**EXCERPT TO READ**:
There's probably no point in coding a patch unless you feel the people
responsible for the codebase are likely to apply it. That's a lot of effort
down a rathole, especially since some number of the intended audience feel
that it's inappropriate to ask them to change anything in their software.

It's probably more constructive to offer dev time, since a lot of these
packages are volunteer projects. "Once you decide what you want to do, if
you need developers, we'll provide one half-time on your project for as
long as it takes." It might be even better to offer some QA/test help. A
lot of volunteer-only projects tend to lag on the unit/regression test
front.

J

On Fri, May 30, 2014 at 2:12 AM, Tim Draegen <[email protected]> wrote:

> On May 29, 2014, at 3:05 AM, John R Levine <[email protected]> wrote:
> > Really, that makes no difference.  I don't want Yahoo or anyone else to
> pay us to screw up our mail software to work around them -- I want them to
> spend their money to fix things so we don't have to.

(Records in a dataset)
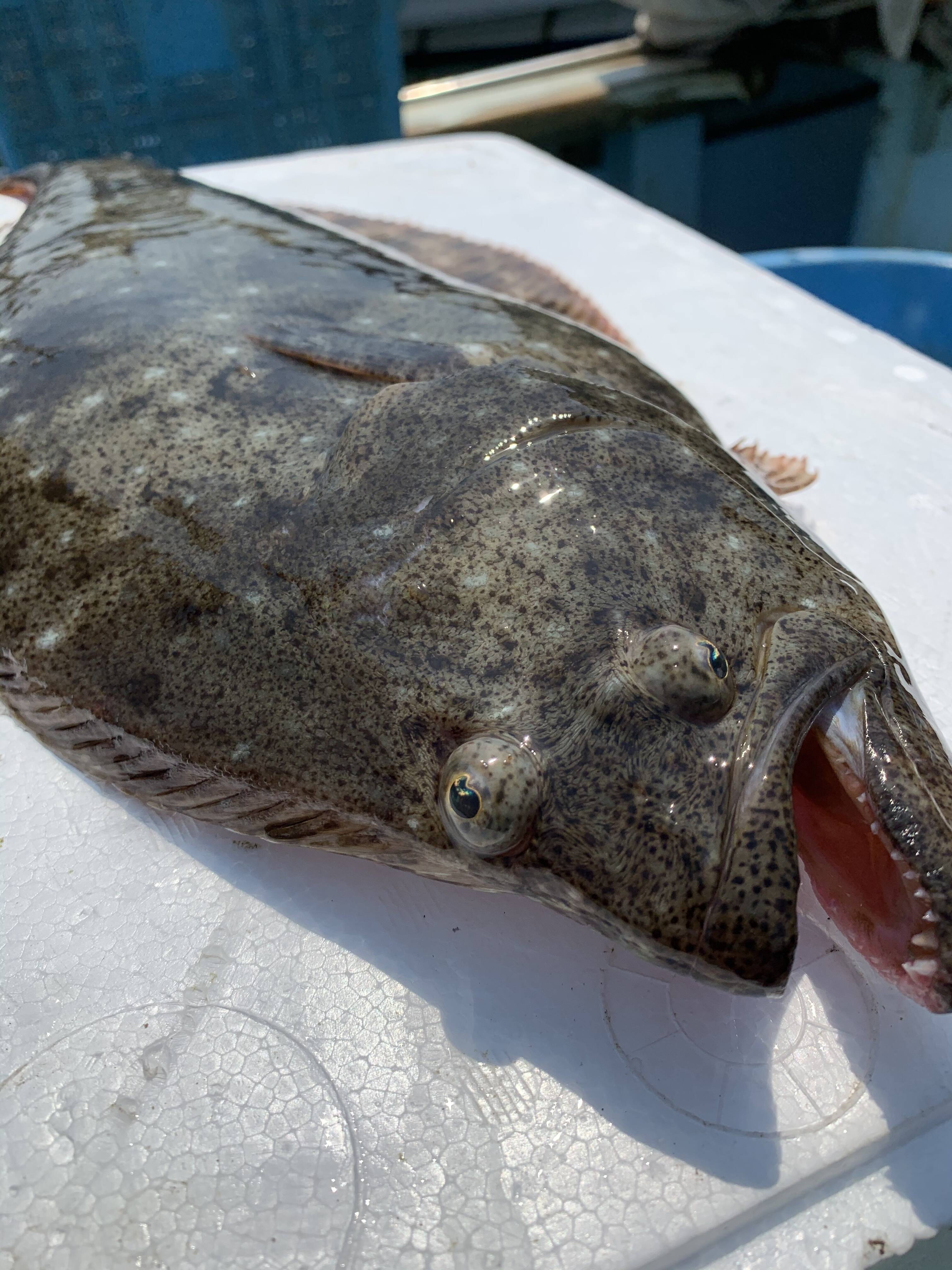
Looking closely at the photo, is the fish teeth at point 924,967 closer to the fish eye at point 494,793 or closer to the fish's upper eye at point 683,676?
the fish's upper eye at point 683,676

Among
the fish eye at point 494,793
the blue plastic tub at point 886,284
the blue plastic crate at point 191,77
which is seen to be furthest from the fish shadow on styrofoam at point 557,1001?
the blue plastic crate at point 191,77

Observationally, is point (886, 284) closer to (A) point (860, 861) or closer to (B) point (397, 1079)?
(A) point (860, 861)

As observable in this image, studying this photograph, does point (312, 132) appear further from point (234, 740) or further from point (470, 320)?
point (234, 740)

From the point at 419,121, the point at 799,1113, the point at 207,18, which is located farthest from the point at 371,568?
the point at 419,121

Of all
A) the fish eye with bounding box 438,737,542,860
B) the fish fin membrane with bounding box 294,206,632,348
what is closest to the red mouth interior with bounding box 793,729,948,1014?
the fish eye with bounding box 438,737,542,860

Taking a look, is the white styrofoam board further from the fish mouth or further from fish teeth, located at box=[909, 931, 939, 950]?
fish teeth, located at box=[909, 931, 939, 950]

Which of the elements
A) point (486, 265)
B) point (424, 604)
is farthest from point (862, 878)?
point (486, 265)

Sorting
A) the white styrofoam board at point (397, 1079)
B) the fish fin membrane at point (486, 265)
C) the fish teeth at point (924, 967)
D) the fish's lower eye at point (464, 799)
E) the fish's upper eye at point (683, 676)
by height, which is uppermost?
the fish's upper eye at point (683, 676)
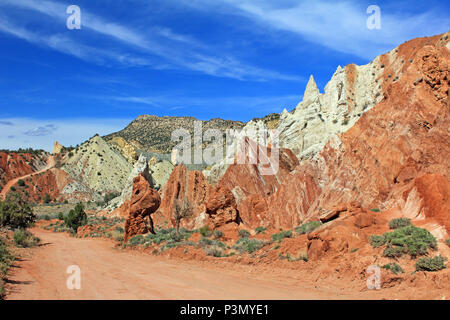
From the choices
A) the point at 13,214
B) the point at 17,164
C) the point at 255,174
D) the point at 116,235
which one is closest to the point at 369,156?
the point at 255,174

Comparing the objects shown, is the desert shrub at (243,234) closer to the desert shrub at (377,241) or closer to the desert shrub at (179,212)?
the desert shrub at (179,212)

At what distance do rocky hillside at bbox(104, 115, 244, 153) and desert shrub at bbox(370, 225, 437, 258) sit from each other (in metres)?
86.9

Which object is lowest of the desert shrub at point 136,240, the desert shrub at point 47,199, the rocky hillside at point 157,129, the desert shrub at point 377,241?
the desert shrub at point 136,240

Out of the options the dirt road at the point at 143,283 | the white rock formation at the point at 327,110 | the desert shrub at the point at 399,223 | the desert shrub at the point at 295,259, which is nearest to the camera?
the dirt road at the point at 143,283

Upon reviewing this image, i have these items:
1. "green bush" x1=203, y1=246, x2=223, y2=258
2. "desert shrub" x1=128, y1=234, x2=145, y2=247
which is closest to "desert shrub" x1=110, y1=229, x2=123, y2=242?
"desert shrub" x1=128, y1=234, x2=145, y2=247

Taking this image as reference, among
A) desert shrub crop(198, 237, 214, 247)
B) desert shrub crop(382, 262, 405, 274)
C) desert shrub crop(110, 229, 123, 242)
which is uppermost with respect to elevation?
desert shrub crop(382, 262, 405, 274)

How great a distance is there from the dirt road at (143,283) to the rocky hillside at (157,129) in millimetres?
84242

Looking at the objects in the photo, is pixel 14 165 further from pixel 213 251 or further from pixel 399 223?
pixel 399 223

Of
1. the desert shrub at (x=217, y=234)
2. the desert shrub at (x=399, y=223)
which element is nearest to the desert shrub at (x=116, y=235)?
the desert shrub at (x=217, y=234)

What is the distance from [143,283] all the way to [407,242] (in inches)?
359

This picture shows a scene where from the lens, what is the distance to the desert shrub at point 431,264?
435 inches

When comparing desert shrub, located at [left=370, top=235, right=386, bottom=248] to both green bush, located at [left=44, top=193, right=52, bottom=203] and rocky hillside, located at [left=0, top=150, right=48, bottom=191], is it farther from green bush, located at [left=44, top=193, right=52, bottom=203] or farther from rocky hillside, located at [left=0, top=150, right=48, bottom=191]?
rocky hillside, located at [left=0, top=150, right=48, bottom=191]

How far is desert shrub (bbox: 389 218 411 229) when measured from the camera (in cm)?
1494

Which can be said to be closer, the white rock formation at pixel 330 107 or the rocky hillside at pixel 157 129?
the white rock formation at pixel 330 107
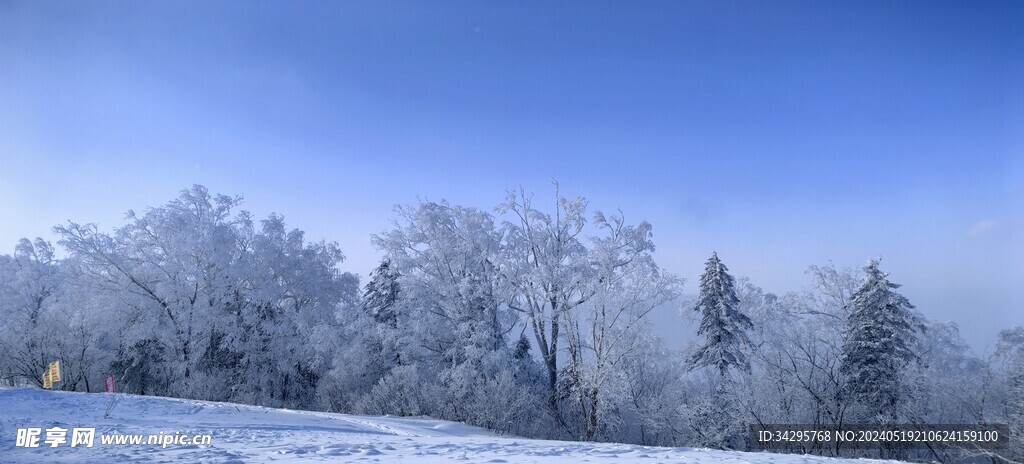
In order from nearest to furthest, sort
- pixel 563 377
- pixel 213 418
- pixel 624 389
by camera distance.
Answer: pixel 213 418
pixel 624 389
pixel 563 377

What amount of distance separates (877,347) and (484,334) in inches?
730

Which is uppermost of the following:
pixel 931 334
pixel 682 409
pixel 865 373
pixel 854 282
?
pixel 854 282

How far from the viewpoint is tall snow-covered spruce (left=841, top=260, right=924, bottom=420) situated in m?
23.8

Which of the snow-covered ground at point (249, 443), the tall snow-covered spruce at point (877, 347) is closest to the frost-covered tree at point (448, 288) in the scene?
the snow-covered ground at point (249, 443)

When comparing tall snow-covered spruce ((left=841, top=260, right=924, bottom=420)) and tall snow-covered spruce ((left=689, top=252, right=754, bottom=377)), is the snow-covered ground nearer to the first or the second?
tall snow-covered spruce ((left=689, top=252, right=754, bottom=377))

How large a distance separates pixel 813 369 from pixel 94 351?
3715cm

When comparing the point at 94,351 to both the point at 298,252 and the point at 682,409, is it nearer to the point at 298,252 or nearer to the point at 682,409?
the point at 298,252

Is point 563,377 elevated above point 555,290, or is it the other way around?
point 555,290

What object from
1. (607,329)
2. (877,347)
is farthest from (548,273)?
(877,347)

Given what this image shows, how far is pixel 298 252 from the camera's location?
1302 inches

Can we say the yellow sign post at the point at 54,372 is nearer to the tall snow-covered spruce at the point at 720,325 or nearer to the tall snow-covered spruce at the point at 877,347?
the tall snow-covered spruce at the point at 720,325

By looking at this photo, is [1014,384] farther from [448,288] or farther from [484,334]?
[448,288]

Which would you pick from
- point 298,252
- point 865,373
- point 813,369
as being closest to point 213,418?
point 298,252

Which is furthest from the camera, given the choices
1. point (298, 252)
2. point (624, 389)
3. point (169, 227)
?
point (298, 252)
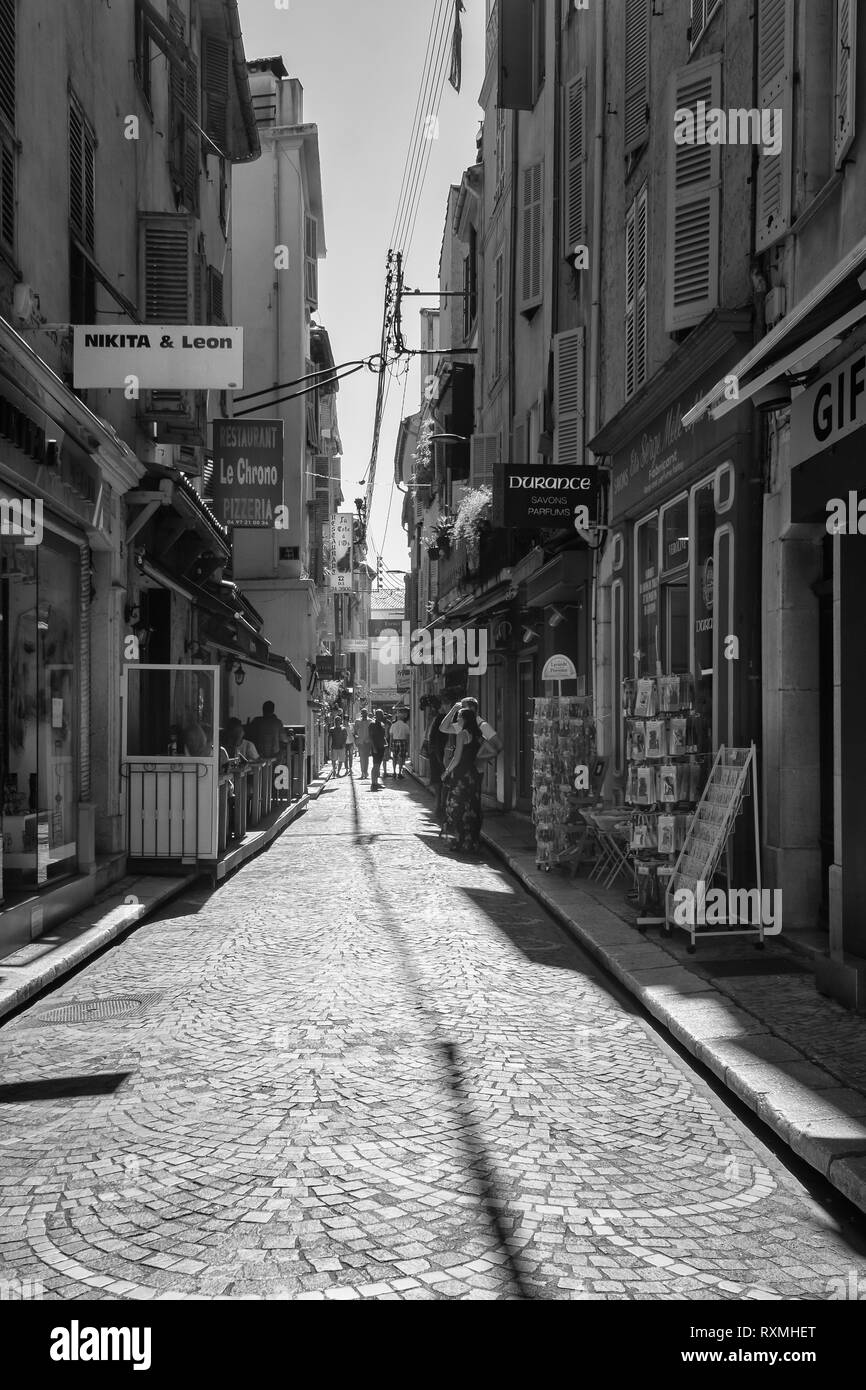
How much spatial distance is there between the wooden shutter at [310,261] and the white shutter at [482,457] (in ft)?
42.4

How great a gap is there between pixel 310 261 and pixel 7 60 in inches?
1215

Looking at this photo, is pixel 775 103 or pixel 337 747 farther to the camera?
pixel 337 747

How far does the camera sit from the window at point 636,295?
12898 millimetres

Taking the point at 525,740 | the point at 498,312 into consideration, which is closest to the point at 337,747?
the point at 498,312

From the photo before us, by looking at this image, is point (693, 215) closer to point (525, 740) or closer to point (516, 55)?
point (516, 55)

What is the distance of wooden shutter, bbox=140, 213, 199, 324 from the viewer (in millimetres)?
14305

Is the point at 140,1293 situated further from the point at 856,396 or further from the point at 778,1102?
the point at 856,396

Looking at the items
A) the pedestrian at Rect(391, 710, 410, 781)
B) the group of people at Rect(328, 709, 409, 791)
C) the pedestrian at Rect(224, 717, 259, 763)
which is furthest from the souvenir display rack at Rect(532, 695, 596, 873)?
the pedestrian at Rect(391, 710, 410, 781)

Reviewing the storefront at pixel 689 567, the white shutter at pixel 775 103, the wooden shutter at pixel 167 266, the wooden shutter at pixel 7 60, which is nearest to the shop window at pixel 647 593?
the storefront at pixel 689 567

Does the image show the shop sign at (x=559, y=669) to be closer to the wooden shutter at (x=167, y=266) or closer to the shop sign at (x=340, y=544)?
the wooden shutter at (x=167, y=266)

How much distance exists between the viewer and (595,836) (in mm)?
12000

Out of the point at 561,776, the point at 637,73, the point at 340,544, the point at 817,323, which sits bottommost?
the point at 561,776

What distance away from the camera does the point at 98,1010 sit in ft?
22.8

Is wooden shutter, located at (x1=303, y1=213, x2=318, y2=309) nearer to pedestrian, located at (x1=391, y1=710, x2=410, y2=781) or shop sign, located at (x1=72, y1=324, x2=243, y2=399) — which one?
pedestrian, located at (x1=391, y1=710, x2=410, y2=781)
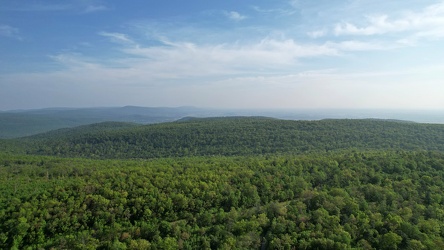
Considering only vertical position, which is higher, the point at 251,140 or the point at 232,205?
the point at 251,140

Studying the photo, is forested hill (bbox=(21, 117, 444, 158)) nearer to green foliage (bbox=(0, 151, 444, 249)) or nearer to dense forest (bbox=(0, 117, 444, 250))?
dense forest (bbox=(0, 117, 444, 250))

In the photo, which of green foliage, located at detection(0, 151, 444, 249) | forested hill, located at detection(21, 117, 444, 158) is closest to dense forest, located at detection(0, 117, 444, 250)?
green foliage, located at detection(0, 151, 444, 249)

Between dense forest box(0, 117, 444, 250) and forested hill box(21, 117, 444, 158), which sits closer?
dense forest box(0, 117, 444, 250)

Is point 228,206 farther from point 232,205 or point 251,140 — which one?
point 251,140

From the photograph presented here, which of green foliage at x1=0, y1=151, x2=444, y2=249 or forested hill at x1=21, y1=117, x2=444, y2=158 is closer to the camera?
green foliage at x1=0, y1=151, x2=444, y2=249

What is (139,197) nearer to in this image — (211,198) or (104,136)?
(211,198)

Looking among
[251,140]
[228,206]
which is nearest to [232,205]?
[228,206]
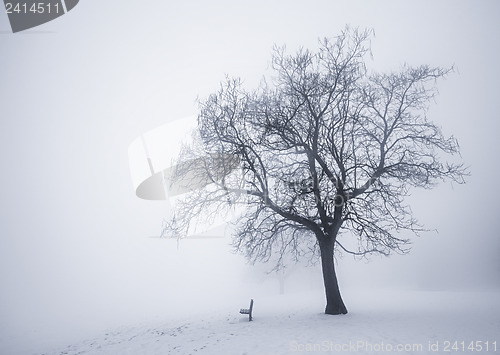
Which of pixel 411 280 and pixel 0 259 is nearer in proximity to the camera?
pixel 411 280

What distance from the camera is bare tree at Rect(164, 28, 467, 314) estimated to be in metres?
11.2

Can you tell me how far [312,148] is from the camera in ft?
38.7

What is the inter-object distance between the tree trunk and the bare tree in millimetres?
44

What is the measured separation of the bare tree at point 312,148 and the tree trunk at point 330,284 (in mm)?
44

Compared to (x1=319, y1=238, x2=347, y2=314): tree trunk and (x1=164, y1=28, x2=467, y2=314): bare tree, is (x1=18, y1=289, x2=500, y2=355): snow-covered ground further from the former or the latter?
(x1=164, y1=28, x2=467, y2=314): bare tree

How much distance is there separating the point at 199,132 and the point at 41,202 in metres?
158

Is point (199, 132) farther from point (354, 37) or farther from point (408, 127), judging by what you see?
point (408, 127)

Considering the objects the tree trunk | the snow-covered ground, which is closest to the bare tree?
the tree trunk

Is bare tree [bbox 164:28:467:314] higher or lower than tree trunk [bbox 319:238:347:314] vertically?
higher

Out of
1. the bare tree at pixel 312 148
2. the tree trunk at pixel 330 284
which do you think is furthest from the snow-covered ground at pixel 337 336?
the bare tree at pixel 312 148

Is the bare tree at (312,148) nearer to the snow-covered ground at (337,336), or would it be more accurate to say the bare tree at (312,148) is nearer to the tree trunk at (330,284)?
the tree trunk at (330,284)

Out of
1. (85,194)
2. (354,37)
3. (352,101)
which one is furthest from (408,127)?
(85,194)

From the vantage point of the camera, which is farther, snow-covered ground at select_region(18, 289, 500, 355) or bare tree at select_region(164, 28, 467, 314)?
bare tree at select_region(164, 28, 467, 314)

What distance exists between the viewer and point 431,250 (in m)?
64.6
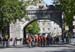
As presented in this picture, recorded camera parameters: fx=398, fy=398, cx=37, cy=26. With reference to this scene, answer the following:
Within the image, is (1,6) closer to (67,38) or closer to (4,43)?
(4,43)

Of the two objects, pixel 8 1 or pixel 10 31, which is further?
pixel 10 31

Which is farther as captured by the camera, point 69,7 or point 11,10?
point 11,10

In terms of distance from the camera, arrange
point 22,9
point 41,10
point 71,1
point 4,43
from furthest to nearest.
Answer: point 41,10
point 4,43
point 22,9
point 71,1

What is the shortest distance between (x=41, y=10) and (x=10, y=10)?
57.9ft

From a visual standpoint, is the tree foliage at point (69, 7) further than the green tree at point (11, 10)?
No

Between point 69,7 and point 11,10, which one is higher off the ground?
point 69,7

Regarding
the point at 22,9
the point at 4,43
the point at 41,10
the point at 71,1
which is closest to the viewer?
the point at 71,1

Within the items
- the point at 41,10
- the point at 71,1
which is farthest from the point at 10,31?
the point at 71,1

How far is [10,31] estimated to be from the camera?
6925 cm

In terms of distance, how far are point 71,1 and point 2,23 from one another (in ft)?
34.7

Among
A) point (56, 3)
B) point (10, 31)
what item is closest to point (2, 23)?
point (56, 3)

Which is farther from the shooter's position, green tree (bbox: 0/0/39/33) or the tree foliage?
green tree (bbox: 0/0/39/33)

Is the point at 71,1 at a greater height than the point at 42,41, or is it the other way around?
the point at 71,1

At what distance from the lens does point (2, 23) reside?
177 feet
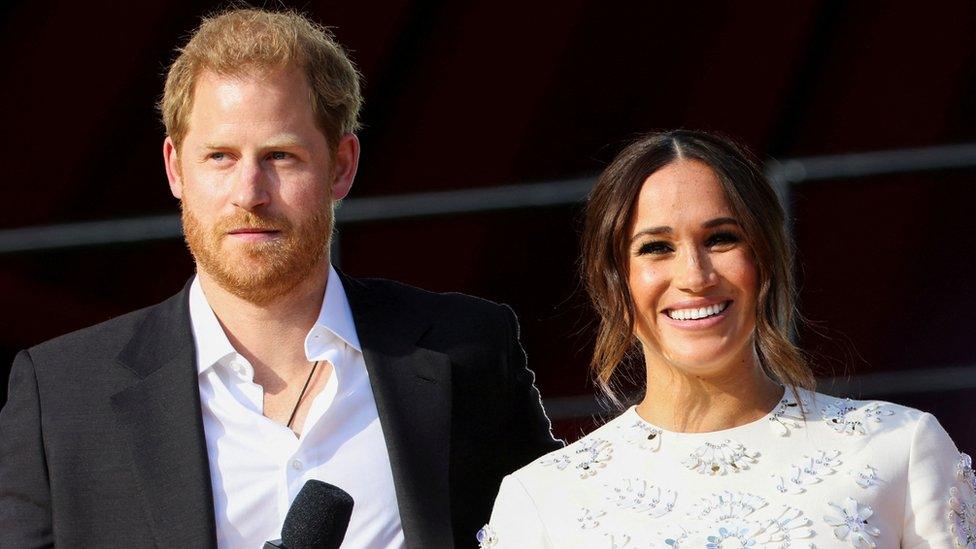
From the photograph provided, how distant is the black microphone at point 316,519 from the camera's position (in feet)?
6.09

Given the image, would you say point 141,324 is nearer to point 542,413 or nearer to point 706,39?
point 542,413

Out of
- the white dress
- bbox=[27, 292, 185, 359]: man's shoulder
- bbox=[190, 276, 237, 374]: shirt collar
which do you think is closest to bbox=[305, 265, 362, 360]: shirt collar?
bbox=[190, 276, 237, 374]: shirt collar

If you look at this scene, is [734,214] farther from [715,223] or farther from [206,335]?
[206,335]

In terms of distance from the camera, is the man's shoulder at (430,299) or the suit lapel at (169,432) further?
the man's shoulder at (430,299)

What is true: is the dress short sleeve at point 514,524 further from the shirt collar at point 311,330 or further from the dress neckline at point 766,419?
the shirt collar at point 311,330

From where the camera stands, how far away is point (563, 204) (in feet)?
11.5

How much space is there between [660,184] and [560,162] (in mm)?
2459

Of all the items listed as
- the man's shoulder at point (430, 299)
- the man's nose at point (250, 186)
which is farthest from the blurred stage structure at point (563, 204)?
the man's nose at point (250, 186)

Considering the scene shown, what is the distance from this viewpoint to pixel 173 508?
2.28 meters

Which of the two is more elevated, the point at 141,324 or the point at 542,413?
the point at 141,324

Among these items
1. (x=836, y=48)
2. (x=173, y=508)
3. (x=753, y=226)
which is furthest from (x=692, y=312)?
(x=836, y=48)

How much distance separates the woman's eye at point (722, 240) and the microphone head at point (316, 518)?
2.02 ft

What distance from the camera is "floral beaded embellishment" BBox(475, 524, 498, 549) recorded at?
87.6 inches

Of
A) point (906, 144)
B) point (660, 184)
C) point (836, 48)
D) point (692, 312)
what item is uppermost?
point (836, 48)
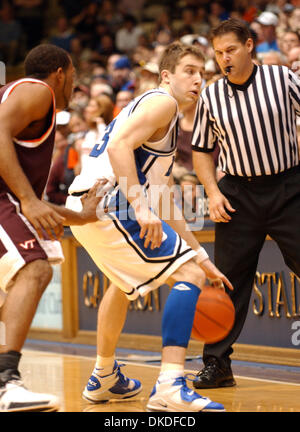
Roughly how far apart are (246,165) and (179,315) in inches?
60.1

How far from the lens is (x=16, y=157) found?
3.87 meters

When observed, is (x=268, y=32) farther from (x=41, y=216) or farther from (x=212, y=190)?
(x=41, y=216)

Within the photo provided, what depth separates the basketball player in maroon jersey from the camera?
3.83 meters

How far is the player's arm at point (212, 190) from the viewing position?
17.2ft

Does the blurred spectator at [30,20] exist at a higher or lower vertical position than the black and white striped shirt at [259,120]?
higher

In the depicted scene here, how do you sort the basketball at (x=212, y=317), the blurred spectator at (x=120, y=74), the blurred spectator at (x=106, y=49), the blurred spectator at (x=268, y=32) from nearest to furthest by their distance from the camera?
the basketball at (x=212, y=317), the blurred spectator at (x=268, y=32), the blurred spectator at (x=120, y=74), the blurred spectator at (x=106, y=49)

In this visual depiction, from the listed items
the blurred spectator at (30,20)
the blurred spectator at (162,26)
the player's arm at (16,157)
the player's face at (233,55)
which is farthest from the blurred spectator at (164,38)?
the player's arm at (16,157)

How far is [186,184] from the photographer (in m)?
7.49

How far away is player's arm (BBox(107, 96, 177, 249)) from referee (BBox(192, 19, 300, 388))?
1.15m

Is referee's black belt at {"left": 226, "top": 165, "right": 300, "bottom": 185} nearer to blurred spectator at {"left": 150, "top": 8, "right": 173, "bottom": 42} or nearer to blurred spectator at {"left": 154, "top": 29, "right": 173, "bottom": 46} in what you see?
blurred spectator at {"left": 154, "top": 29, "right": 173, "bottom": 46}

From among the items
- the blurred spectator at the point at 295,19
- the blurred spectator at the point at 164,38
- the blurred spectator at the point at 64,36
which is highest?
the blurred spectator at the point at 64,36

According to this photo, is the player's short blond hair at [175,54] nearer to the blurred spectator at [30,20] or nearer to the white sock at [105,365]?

**WHAT THIS EXERCISE ASKS**:
[1] What does the message say many volunteer-only projects tend to lag on?
[2] Rewrite the part of the message from "There's probably no" to "in their software.", putting "dead end" in place of "rathole".

**COMPLETED EXERCISE**:
[1] They tend to lag on the unit/regression test front.

[2]
There's probably no point in coding a patch unless you feel the people
responsible for the codebase are likely to apply it. That's a lot of effort
down a dead end, especially since some number of the intended audience feel
that it's inappropriate to ask them to change anything in their software.